Quoted passage section start
Calls for governor to reconsider some business restrictions; financial assistance to affected businesses urged.

Advocates for the hospitality industry are taking the lead calling on Gov. Inslee to reconsider his four-week ban on indoor dining. Q13 Fox reports on a press conference held yesterday. 

Restaurants, alone, are expected to lose $800 million during this difficult four-week stretch, according to the President and CEO Anthony Anton of the Washington Hospitality Association during a news conference on Monday.

He was joined by four state legislators who are advocating for financial support to industries that are hurting this next legislative session.

“We’re going to have people’s holidays ruined, their dreams ruined and they’re going to lose their jobs and because they’ve already used up their unemployment, they’re going to have a real problem accessing benefits,” said Sen. Karen Keiser (D) WA District 33.

“I think on day one of the 2021 session, one of the highest priorities I know for our budget team, because we’re already working on it, is what can we do at the state level to provide some modicum of financial support for industry sectors and especially the hospitality industry,” said Rep. Larry Springer (D) WA District 45.

The hospitality association yesterday reported that all four legislative caucuses support financial aid to the industry. The governor has increased the financial support originally announced.  

Gov. Jay Inslee today announced additional financial support funds for families and businesses impacted by the COVID-19 pandemic. The governor was joined by Lisa Brown, Department of Commerce director, for the announcement. 

“We know this pandemic is taking an economic toll,” Inslee said during a press conference Friday. “On Sunday we announced $50 million in business supports, but after more discussions with legislators and our agencies, we’ve agreed on how to more than double that.”

In addition to funds announced on Sunday, the total new economic supports amount to $135 million. Included in that total is:

  • $70 million in business support grants. 
  • $30 million for the recovery loan program.
  • $20 million for rental assistance.
  • $15 million for energy bills for low-income households. 

The numbers still are inadequate to offset much of the loss businesses are enduring. The WHA was one of ten business groups who wrote the governor last week, asking him to reconsider his order.

Our organizations represent the 250,000 businesses in the state that collectively employ millions of hardworking Washingtonians in every neighborhood across the great state of Washington. We write to you today, urging you to reconsider the recent restrictions added in response to COVID-19.

The ten organizations: Association of Washington Business, Washington Retail Association, Washington Food Industry Association, Washington Trucking Association, Building Industry Association of Washington, Washington Farm Bureau, Washington Bankers Association, Washington Forest Protection Association, Washington Realtors. 

The Associated Press reports key Democrats in both houses of the Legislature support modifying the restrictions. 

Today, The Columbian editorial board called for a special legislative session to provide emergency financial relief for businesses most directly affected by the restrictions.

The latest restrictions limit restaurants and bars, allowing only to-go orders or outdoor seating. Gyms, theaters, bowling alleys, museums, zoos and aquariums must close, while retail outlets — including grocery stores — must restrict patrons to 25 percent of capacity.

With a spike in coronavirus infections, such orders may be necessary. But they fail to address the economic pressure that will be placed on business owners and employees.

The editorial says,

That is why the Legislature must be called into session. Emergency relief is required, and input from lawmakers is needed.

The editorial concludes,

If Inslee does call a special session of the Legislature, it will be crucial for lawmakers to remain focused on the financial aspect of the pandemic. Now is not the time to critique shutdown orders or question whether Washington residents should wear masks.

Instead, it is the time to help those residents weather the economic storm that has accompanied those orders.

One way or another, now or in January, with federal assistance or not, lawmakers appear poised to help these businesses “weather the economic storm.”
Quoted passage section end
→ Action item A
Answer each question from the article on Washington's COVID-19 business restrictions:
(i) How much are restaurants alone expected to lose during the four-week stretch?
(ii) How much of the new economic supports goes to rental assistance?
(iii) To what share of capacity must retail outlets restrict patrons?
→ Action item B
Reproduce the passage of the article between "He was joined" and "WA District 45.", inclusive.
The lines after the article come from an unrelated source.
Record excerpts section start
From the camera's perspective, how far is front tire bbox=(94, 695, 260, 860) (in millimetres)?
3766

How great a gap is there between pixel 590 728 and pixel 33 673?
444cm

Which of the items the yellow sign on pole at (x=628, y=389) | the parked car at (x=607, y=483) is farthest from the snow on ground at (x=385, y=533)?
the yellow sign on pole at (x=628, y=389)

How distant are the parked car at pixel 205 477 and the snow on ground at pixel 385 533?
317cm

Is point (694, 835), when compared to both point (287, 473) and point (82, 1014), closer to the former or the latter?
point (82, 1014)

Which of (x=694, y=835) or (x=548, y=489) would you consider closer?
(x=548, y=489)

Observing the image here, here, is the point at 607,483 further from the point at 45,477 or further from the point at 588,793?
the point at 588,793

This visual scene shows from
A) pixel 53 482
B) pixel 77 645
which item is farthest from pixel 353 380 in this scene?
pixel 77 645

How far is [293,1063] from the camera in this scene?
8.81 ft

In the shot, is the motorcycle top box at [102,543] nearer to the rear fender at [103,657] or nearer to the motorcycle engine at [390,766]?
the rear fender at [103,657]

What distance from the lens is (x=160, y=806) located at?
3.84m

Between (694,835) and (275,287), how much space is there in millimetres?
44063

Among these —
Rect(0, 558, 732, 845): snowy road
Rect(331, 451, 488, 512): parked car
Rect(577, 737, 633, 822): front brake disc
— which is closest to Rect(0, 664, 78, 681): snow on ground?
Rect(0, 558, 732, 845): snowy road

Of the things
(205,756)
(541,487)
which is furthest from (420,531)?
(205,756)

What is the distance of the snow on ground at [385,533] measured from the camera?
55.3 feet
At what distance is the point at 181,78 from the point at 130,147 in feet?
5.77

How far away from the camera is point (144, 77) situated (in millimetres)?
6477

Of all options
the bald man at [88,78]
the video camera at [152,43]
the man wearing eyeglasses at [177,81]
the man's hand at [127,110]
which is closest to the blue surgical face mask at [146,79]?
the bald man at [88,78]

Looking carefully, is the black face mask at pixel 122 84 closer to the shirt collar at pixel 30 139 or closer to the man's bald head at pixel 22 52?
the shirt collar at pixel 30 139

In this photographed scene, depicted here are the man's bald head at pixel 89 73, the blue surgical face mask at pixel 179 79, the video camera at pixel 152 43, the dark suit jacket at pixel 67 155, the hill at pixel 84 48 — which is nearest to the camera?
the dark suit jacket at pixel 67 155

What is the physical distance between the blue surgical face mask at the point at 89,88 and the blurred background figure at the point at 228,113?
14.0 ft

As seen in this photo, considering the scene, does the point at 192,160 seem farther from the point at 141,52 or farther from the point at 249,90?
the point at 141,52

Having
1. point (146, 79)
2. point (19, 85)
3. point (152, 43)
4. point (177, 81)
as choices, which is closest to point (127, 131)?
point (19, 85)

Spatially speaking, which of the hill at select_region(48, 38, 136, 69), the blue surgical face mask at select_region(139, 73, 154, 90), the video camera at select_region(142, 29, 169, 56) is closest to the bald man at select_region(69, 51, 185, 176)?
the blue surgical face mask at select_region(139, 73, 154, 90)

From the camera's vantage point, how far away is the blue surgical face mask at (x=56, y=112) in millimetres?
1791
Record excerpts section end
→ Expected answer A
(i) $800 million
(ii) $20 million
(iii) 25 percent

→ Expected answer B
He was joined by four state legislators who are advocating for financial support to industries that are hurting this next legislative session.

“We’re going to have people’s holidays ruined, their dreams ruined and they’re going to lose their jobs and because they’ve already used up their unemployment, they’re going to have a real problem accessing benefits,” said Sen. Karen Keiser (D) WA District 33.

“I think on day one of the 2021 session, one of the highest priorities I know for our budget team, because we’re already working on it, is what can we do at the state level to provide some modicum of financial support for industry sectors and especially the hospitality industry,” said Rep. Larry Springer (D) WA District 45.